**EXERCISE SET:**
a - Reproduce the part of the substrate socket text that opens with the words containing "BACKGROUND AND SUMMARY" and closes with "a substrate socket.".
b - In the substrate socket text, condense the paragraph beginning "Generally, electronic parts are mounted" into a short bulleted list that keeps its main facts.

**TEXT BLOCK:**

BACKGROUND AND SUMMARY OF THE INVENTION
 This invention concerns a locking device for substrate sockets which locks
 a substrate (electronic circuitry substrate, for example) that is inserted
 into a substrate socket.
 Generally, electronic parts are mounted at a high density into portable
 personal computers, for example. The mother board that is stored inside is
 equipped with a substrate socket so that a memory substrate, for example,
 can be installed, and it can be optionally upgraded. The said substrate
 socket is also equipped with a locking device that locks so that the
 substrate that is inserted will not be removed through impact, for
 example.

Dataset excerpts
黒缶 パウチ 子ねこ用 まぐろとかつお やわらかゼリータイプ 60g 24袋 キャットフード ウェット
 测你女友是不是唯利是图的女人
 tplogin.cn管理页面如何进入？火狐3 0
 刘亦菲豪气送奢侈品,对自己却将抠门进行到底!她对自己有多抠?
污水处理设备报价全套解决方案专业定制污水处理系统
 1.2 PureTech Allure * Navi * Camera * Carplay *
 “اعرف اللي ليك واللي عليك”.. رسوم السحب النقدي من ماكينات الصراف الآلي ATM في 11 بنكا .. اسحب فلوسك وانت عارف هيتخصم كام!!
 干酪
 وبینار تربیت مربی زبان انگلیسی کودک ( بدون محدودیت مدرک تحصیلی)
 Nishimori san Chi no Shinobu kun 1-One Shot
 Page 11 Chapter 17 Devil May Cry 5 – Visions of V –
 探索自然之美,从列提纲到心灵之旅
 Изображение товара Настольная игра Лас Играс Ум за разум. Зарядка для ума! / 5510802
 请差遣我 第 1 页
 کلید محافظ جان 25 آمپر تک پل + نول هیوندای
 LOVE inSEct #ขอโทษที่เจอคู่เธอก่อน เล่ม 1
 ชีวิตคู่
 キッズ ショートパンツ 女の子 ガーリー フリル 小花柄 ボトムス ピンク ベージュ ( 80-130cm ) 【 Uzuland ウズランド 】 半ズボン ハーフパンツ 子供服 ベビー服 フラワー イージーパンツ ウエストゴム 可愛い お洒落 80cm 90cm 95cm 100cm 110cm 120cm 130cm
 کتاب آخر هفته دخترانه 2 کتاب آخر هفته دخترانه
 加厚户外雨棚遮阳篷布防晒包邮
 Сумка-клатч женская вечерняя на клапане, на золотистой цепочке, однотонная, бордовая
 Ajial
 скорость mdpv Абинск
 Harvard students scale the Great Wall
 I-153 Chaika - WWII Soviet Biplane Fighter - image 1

**RESPONSES BY ITEM NUMBER:**
a -
BACKGROUND AND SUMMARY OF THE INVENTION
 This invention concerns a locking device for substrate sockets which locks
 a substrate (electronic circuitry substrate, for example) that is inserted
 into a substrate socket.

b -
- Electronic parts are mounted at high density into devices such as portable personal computers.
- The mother board inside has a substrate socket, so a substrate such as a memory substrate can be installed and optionally upgraded.
- The socket also has a locking device that keeps the inserted substrate from being removed, for example by impact.